» **Problem to solve**: Please repeat the records exactly from their first line, finishing at the line containing "genus: Sciurus" and including it.

Given data below:

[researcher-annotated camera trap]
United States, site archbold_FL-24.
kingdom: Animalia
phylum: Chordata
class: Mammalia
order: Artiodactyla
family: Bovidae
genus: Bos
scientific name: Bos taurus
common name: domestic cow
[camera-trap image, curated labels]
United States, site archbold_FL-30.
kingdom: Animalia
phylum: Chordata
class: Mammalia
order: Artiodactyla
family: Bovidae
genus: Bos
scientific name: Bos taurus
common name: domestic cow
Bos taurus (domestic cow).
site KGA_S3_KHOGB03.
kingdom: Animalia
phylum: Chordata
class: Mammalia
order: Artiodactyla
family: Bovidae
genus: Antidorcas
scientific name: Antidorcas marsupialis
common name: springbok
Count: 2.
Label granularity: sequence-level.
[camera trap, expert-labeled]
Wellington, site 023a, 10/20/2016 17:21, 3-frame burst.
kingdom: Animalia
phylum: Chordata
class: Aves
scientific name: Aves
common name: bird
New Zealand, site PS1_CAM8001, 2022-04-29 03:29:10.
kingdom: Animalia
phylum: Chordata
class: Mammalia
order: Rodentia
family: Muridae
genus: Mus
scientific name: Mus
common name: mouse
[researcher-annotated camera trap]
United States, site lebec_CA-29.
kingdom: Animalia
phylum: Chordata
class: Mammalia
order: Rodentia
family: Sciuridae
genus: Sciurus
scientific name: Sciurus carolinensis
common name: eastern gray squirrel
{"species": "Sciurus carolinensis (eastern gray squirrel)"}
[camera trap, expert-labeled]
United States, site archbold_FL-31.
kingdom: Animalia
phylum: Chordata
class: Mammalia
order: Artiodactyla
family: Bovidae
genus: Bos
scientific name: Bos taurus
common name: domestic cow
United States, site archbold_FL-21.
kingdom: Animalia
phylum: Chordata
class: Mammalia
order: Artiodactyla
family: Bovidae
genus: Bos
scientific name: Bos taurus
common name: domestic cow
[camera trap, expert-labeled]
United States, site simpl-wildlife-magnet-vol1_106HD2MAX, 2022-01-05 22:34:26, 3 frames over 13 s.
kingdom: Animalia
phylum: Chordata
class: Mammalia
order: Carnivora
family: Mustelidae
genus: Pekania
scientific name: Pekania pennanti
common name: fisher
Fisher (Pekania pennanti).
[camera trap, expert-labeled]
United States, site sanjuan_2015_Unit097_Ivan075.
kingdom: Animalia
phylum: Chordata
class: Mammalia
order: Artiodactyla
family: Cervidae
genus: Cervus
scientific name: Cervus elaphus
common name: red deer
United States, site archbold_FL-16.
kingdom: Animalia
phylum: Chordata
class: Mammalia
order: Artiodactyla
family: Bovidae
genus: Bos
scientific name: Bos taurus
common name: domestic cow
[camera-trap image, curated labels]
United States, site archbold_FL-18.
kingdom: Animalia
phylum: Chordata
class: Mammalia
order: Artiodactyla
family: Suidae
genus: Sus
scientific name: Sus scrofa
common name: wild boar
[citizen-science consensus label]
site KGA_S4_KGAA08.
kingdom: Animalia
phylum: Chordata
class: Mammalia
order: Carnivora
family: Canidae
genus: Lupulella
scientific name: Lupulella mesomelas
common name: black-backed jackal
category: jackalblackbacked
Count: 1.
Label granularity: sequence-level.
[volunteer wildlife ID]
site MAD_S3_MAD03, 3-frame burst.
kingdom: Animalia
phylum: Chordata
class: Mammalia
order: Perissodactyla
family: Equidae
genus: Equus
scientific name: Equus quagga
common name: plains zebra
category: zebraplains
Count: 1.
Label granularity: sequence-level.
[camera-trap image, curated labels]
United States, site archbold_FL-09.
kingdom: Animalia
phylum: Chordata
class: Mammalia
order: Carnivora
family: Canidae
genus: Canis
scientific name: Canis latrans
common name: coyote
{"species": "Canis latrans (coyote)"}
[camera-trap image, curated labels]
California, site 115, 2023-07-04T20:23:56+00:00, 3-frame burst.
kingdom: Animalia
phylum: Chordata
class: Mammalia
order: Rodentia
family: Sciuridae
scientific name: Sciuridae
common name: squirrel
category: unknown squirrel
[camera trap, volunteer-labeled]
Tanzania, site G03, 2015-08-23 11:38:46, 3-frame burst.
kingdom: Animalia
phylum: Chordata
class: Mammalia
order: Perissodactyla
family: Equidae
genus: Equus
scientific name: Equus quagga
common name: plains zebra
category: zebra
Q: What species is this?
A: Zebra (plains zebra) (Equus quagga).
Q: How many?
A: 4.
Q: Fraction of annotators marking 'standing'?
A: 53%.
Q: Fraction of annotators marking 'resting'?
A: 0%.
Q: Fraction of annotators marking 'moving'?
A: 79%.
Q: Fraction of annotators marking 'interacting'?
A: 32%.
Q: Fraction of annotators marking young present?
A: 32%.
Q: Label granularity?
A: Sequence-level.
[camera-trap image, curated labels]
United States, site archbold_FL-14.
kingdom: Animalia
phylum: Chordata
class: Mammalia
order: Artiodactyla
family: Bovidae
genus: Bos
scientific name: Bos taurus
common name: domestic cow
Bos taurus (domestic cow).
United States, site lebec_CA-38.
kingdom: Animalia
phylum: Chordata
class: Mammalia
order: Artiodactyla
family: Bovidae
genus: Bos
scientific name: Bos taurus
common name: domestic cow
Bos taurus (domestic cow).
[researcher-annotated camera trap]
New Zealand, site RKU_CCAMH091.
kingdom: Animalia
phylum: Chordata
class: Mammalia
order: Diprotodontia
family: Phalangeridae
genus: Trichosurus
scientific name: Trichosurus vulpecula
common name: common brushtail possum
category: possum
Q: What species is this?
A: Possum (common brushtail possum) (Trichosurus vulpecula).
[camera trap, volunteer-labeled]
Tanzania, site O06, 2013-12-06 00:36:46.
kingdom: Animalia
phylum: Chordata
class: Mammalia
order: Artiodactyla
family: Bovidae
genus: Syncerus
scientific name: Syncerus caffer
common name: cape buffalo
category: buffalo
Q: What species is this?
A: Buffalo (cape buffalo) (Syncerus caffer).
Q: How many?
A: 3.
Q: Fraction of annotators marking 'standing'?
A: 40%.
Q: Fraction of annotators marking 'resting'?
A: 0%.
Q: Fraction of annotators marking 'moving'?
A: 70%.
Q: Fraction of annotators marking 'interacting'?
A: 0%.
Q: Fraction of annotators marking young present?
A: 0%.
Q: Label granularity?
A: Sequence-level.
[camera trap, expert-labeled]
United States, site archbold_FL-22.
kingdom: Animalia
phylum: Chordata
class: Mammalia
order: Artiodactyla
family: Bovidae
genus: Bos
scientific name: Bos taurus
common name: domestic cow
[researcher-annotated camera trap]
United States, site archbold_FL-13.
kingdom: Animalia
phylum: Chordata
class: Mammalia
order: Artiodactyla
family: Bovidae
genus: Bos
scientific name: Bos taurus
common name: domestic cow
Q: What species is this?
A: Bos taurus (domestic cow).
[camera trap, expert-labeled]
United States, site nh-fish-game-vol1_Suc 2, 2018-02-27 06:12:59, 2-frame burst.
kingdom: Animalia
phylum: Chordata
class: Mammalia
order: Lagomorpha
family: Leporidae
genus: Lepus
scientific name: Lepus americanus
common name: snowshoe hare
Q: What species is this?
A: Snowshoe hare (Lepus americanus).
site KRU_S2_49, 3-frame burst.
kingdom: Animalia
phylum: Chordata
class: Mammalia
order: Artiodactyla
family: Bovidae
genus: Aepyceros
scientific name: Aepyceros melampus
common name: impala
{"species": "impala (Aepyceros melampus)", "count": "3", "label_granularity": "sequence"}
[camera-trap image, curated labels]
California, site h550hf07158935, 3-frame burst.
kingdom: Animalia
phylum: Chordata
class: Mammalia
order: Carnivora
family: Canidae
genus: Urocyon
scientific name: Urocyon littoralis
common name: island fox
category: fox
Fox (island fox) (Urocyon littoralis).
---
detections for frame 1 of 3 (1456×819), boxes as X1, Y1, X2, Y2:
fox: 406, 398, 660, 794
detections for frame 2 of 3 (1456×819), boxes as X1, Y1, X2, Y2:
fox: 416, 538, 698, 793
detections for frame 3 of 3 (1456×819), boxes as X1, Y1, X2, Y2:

End of Given data.

» **Exercise result**:
[researcher-annotated camera trap]
United States, site archbold_FL-24.
kingdom: Animalia
phylum: Chordata
class: Mammalia
order: Artiodactyla
family: Bovidae
genus: Bos
scientific name: Bos taurus
common name: domestic cow
[camera-trap image, curated labels]
United States, site archbold_FL-30.
kingdom: Animalia
phylum: Chordata
class: Mammalia
order: Artiodactyla
family: Bovidae
genus: Bos
scientific name: Bos taurus
common name: domestic cow
Bos taurus (domestic cow).
site KGA_S3_KHOGB03.
kingdom: Animalia
phylum: Chordata
class: Mammalia
order: Artiodactyla
family: Bovidae
genus: Antidorcas
scientific name: Antidorcas marsupialis
common name: springbok
Count: 2.
Label granularity: sequence-level.
[camera trap, expert-labeled]
Wellington, site 023a, 10/20/2016 17:21, 3-frame burst.
kingdom: Animalia
phylum: Chordata
class: Aves
scientific name: Aves
common name: bird
New Zealand, site PS1_CAM8001, 2022-04-29 03:29:10.
kingdom: Animalia
phylum: Chordata
class: Mammalia
order: Rodentia
family: Muridae
genus: Mus
scientific name: Mus
common name: mouse
[researcher-annotated camera trap]
United States, site lebec_CA-29.
kingdom: Animalia
phylum: Chordata
class: Mammalia
order: Rodentia
family: Sciuridae
genus: Sciurus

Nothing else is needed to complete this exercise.